Former chair of Federal Reserve Janet Yellen warned that though economy of US has improved there are certain holes in the system and tools available to deal with these emerging problems are not strong. So, the nation could be looking at another financial crisis if regulators are not able to address problems soon like leveraged loans which was also mentioned by current leadership of Federal Reserve. After the financial crisis the powers of agency regulators had been expanded but the ability of Federal Reserve to lend funds to individual firms to manage crisis were curbed.
The current batch of Federal officials has pushed back against their critics who claimed that their reforms were making the system risky while they were trying to make the system more efficient.Though after leaving office in June 2017 Yellen has said that there may not be another financial crisis in this lifetime as financial reforms have been put in place to aver the crisis, she did warn that deregulatory efforts could undo all the work done. She did not make any visible comments on existing current financial or economic conditions but stated that interest rates which are low at present are likely to remain at this level or fall lower than past decades.

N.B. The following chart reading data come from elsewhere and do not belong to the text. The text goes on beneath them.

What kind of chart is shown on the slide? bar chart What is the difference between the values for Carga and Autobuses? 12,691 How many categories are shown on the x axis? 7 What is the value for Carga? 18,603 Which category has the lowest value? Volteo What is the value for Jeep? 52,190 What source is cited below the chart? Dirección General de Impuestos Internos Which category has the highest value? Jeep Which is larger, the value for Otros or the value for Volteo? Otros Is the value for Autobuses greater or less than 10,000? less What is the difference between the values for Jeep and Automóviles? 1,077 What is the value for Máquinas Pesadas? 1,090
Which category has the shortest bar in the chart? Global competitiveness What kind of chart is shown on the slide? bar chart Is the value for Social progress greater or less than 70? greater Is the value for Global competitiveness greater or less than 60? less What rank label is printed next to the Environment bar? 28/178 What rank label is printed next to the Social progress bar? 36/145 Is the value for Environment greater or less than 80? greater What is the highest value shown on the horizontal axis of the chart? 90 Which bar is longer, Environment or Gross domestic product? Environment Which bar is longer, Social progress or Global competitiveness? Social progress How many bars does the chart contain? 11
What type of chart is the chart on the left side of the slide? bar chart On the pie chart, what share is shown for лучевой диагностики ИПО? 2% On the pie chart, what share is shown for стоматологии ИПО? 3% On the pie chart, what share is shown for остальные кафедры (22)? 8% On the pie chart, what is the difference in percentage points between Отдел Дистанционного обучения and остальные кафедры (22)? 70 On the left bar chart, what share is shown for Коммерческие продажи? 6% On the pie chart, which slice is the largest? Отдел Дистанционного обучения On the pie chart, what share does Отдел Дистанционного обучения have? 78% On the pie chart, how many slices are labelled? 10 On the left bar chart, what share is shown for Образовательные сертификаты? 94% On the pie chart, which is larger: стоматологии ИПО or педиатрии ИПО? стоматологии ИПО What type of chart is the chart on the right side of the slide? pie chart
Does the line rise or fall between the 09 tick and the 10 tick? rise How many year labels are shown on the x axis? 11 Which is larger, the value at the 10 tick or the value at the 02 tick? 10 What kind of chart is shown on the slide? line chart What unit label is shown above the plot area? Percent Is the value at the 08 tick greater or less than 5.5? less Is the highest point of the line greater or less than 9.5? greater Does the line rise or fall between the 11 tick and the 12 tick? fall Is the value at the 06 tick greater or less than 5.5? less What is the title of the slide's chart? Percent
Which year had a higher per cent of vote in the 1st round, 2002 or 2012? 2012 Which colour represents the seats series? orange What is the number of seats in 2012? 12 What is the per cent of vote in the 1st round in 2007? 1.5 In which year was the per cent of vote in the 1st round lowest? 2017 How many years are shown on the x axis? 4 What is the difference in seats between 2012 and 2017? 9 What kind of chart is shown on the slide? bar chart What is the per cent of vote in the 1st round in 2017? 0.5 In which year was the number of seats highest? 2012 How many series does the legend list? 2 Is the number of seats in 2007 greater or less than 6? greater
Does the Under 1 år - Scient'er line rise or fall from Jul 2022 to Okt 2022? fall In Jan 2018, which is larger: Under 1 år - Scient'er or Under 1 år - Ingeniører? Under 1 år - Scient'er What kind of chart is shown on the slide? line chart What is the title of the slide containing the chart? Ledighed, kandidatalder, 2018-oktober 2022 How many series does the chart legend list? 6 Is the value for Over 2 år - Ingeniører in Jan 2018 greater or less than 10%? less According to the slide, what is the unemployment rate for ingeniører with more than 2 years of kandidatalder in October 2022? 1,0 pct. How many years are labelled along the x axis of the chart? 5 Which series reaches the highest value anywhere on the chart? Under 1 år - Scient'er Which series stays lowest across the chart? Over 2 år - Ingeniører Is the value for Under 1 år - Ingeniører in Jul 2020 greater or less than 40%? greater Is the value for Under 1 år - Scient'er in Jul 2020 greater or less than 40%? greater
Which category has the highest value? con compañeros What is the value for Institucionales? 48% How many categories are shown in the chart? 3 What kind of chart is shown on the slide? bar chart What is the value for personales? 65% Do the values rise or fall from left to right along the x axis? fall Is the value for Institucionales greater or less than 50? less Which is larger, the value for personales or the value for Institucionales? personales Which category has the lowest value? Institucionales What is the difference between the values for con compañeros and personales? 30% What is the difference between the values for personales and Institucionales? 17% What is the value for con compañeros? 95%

She stated that during typical recession time Federal Reserve cuts interest rates by five percent through the normal level of short-term interest rates are at 3 percent. This means that there is less scope to cut short-term interest rates in the United States. Speaking about the role of Federal Reserve during the financial crisis she said that though some more quantitative easing could have been done but it held back as there was widespread public criticism of its bond-buying program. She is now a scholar at Brookings Institute and said that for a federal officer there is always an agenda of unfinished regulation.